From: David Raleigh Arnold
Subject: Re: two bugs (?)
Date: Wed, 10 Jul 2002 14:06:18 +0000

On Wed, 10 Jul 2002 16:43:42 Bernard Hurley wrote:
> The situation is a bit more complex than that.  As far as I can recall
> (I
> wrote the embedded code for a midi interface many moons ago):
> 
> 1) A midi channel can only have one instrument at a time assigned to
> it, but
> it is possible to change instruments.  
> 2) A midi channel can be specified to be polyphonic, so that it can
> control
> a polyphonic synthesiser.
> 
> In theory, the midi spec allows you to do things like start a note,
> change
> instruments and start another note, chnage back to first instrument
> and stop
> its note then change to second instrument and stop second note all on
> one
> (polyphonic)channel.
> 
> Problems:
> 
> A) You need a synthesiser that can cope with this sort of complexity,
> many
> don't.  Synthesisers on even good soundboards are rather basic.

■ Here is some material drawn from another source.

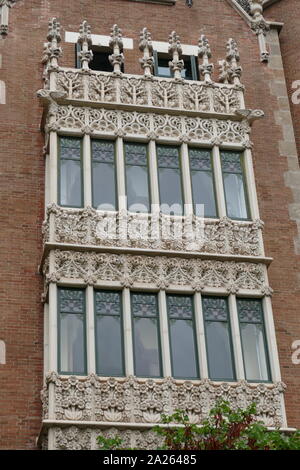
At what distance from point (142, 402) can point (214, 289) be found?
11.2 feet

I thought you were using timidity.  All the soundcard gets is
a .wav file.  Why would anyone use a midi synthesizer at all?
Even the best are lousy compared to sample players.

But even with timidity, unisons are a problem.  Even for rough
error checking, it would be better if midi were in voice
contexts instead of staff contexts.  I improved the sound
greatly and got rid of all the errors by having one staff
for each voice, in spite of how ridiculous it would have looked
to me if I had ever looked at it, which I never did.
Get that done first.

The rest of the problem if there is any
is with the midi format itself, I think, drawing from
my vast fund of ignorance on the subject.

Making split midi versions is the easiest way to go IMHO.  If
you have a really big score,
divide the parts into several simultaneous midi versions, make .wav
files out of each, and then mix those.  You could also get
more subtle dynamics that way if you want to work that hard
at mixing.  :-)

------------------------------------------------------------
Information is not knowledge.           Belief is not truth.
Indoctrination is not teaching.   Tradition is not evidence.